• Work to complete
1: In the passage on system identification, which project developed in the team helped motivate the paper?
2: Write what comes next in the passage on system identification, picking up right after its final sentence.

====== Passage

Traditionally, identification method needs two kinds of knowledge—set of input–output measurements and a priori parametric formula describing system characteristics and including finite number of unknown parameters ([6,19]). Usually, the polynomial model of static characteristics and the difference equation with known orders are assumed. This convention leads to relatively fast convergence of parameter estimates, but the risk of systematic approximation error appears, if the assumed model is not correct. As an alternative, the theory of non-parametric system identification ([20,21,22,23]) was proposed to solve this problem. The algorithms work under mild prior restrictions, such as stability of linear dynamic block and local continuity of static non-linear characteristics. Although the estimates converge to the true characteristics, the rate of convergence is relatively slow in practice, as a consequence of assumptions relaxation.

This paper represents the idea of combined, i.e., parametric-non-parametric, approach (see e.g., [24,25,26,27,28,29,30]), in which both parametric and non-parametric algorithms support each other to achieve the best possible results of identification for moderate number of measurements and to guarantee the asymptotic consistency (i.e., convergence to the true system characteristics), when the number of observations tends to infinity. Since the preliminary step of structure selection is treated rather cursorily in the literature, generalizations of the approach towards wider classes of systems seem to be of high importance from practical point of view. The paper was also motivated by the project of Differential Scanning Calorimeter ([31]) developed in the team, and particularly, modeling of heating process for examination the properties of chalcogenide glasses.

Main contribution of the paper lays in the following aspects:

proposed identification algorithm is run without any prior knowledge about the system structure and parametric representation of nonlinearity,
non-parametric multi-dimensional kernel regression estimate was generalized for modeling of non-linear dynamic systems, and the dimensionality problem was solved by using special input sequences,
the scheme elaborated in the paper was successfully applied in Differential Scanning Calorimeter for testing parameters of chalcogenide glasses.

The paper is organized as follows. In Section 2 the general class of considered systems and the identification problem is formulated in detail. Next, in Section 3.1, purely non-parametric, regression-based approach is presented, and its disadvantages are discussed. Then, to cope with dimensionality problem, the idea of some specific input sequences is presented in Section 3.2. Owing to that, the system characteristics are identified only for some selected points, but the convergence is much faster. The idea of combined, two-stage strategy is introduced in Section 4. It allows use of prior knowledge to expand the model on the whole input space. Also, the results of simple simulation are included in Section 5 to illustrate and discuss some practical aspects of the approach. Finally, in Section 6, the algorithm is successfully applied in Differential Scanning Calorimeter to model aging properties of modern materials (chalcogenide glasses).

============
====== Dataset rows

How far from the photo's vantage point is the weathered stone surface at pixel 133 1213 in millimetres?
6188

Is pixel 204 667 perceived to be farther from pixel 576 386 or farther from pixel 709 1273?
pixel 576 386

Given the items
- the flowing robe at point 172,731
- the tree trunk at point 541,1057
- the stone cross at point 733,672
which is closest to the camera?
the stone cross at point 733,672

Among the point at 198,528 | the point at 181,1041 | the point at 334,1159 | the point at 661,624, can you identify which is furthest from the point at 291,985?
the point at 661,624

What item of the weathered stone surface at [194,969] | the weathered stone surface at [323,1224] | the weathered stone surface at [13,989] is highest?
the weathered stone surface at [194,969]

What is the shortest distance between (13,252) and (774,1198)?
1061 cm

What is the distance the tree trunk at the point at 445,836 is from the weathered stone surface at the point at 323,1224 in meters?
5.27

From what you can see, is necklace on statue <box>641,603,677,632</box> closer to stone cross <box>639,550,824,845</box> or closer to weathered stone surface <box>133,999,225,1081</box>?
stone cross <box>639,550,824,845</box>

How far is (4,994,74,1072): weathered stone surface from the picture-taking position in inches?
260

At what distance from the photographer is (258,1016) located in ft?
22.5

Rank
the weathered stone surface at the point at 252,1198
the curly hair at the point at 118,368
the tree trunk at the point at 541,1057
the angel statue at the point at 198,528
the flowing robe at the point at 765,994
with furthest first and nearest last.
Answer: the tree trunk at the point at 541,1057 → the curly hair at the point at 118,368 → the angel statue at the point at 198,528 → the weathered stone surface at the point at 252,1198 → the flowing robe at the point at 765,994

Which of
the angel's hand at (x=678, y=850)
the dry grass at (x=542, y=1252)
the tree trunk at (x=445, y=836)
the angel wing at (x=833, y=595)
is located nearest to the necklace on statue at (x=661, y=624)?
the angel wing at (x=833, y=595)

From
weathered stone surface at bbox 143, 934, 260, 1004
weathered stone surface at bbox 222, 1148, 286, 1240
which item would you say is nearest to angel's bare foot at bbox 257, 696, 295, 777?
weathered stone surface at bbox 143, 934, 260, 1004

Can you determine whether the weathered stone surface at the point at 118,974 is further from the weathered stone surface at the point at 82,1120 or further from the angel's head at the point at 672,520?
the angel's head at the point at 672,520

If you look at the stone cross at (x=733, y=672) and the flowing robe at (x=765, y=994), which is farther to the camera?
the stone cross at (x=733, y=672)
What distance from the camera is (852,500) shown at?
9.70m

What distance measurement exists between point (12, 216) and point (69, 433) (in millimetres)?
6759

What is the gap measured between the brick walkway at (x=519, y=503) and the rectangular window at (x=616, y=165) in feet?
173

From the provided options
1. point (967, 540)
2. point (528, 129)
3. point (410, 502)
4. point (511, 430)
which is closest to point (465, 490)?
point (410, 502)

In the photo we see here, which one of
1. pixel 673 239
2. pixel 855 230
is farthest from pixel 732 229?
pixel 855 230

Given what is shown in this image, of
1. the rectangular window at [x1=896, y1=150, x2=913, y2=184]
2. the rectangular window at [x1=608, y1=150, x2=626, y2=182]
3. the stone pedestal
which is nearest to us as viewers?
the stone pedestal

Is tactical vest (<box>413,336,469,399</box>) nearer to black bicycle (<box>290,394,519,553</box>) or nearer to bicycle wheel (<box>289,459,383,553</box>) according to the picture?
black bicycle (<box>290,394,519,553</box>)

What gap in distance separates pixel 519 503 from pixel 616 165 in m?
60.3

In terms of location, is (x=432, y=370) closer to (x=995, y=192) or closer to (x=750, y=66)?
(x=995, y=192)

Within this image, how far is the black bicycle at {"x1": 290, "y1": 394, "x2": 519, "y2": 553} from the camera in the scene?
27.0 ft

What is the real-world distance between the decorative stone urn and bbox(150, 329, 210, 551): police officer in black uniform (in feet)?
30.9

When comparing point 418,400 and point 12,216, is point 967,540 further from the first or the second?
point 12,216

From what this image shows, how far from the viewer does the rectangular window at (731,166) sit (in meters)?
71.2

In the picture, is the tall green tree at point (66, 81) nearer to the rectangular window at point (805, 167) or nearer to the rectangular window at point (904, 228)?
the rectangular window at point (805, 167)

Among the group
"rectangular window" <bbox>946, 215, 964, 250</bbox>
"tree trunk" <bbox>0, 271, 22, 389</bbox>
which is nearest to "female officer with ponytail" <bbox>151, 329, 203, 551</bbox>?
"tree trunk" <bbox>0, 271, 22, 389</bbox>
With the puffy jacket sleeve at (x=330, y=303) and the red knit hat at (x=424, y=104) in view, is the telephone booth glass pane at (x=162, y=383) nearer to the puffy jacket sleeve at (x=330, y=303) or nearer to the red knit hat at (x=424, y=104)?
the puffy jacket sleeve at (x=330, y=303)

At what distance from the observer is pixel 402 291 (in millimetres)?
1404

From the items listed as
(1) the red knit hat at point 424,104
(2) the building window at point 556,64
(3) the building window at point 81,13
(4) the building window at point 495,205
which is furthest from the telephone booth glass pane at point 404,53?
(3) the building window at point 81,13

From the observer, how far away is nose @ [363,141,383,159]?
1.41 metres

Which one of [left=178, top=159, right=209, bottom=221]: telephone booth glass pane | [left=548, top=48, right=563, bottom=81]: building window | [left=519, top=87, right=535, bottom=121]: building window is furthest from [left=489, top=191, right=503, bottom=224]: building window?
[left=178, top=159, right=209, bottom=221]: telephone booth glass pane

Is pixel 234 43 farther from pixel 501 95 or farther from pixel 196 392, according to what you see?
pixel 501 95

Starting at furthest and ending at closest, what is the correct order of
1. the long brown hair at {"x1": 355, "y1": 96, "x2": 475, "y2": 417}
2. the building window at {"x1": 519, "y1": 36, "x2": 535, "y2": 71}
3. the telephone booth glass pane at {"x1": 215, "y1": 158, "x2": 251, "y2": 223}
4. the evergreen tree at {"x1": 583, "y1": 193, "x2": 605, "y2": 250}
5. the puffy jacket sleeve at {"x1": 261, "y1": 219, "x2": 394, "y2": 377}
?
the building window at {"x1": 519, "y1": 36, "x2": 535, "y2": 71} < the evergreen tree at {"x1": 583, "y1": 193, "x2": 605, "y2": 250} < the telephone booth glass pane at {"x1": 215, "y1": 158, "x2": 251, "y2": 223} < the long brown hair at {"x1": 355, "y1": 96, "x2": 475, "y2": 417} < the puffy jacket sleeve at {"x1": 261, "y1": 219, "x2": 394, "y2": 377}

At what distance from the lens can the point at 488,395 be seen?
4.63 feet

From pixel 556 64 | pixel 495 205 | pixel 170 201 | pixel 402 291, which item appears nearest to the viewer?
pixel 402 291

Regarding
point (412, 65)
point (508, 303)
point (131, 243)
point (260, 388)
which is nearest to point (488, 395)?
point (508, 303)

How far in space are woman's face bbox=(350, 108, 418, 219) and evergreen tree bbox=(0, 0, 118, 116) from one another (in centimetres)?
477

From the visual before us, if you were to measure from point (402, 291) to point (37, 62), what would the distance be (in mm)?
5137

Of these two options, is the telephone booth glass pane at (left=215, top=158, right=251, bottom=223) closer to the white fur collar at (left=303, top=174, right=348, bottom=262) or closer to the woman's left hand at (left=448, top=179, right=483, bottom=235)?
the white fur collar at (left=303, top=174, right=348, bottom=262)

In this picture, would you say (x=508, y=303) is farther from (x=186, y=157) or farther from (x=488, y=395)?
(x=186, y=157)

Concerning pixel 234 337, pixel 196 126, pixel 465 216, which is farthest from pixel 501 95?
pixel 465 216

============

• Task results
1: The Differential Scanning Calorimeter project, particularly modeling the heating process for examining the properties of chalcogenide glasses.

2:
2. Problem Statement

2.1. Class of Systems

We consider discrete-time non-linear dynamic system with general representation

y_{k} = F ({\{u_{k - i}\}}_{i = 0}^{\infty}) + z_{k},

(1)

where

{\{u_{k - i}\}}_{i = 0}^{\infty}

is bounded random input sequence (

|u_{k}| < u_{max}

),

z_{k}

is zero mean random disturbance. The transformation

F ()

is Lipschitz with respect to all arguments, and has the property of exponential forgetting (fading memory), i.e., if we put

u_{k - i} = 0

for

i \geq s

and define the cut-off sequence as

{\bar{u}}_{k - i} ≜ \{\begin{matrix} u_{k - i}, as i = 0, 1, . . ., s - 1 \\ 0, as i \geq s \end{matrix},

(2)

We assume that it holds that

Δ (s) ≜ |F ({\{u_{k - i}\}}_{i = 0}^{\infty}) - F ({\{{\bar{u}}_{k - i}\}}_{i = 0}^{\infty})| \leq c λ^{s},

(3)

with some unknown

c = const

, and

0 < λ < 1

. Similar class of fading memory systems, in which the output depends less and less on historical inputs, was considered in [32]. The goal is to identify the system (build the model

\hat{F} ()

) using the sequence of N input–output measurements

{\{(u_{k}, y_{k})\}}_{k = 1}^{N}

.

In considered system class, hysteresis is not admitted.

2.2. Examples

In this section, we show that some systems (popular in applications) fall into above description as special cases.

2.2.1. Hammerstein System

For Hammerstein system (see Figure 1), described by the equation

y_{k} = \sum_{i = 0}^{\infty} γ_{i} μ (u_{k - i}) + z_{k}

(4)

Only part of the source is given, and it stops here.